▶ [Set problem] Gather every line below that contains the string "gear". Case counts.

▶ [Supplied entries]

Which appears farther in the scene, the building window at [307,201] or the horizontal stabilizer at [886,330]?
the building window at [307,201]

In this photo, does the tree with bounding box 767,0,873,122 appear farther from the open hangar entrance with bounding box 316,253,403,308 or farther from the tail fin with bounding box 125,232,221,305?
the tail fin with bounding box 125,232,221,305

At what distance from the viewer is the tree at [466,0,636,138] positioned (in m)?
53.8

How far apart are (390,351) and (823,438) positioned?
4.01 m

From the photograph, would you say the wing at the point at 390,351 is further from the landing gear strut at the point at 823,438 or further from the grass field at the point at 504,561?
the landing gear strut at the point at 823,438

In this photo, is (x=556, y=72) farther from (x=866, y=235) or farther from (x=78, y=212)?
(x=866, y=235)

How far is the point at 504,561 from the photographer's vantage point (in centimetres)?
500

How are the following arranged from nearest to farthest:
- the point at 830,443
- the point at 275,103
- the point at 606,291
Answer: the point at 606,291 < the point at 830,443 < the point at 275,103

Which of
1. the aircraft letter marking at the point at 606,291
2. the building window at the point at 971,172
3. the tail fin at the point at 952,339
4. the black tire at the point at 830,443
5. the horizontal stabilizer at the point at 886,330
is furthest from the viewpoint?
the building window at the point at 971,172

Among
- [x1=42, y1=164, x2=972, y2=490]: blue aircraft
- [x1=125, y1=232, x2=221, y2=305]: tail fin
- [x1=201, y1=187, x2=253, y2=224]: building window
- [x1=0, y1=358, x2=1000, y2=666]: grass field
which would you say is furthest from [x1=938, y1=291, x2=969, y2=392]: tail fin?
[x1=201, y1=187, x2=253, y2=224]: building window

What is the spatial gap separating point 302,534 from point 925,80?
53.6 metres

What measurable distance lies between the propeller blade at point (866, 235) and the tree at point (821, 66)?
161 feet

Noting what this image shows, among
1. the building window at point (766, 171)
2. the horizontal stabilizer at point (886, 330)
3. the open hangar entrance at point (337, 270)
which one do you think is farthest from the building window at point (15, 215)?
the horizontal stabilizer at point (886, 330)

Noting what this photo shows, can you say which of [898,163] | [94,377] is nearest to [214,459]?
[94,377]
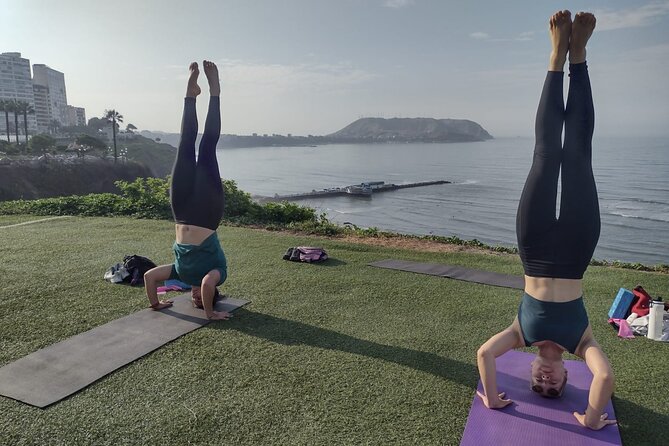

▶ [Task result]
From the photograph, would you say the wing at the point at 390,351 is further from the landing gear strut at the point at 823,438 or further from the grass field at the point at 504,561?
the landing gear strut at the point at 823,438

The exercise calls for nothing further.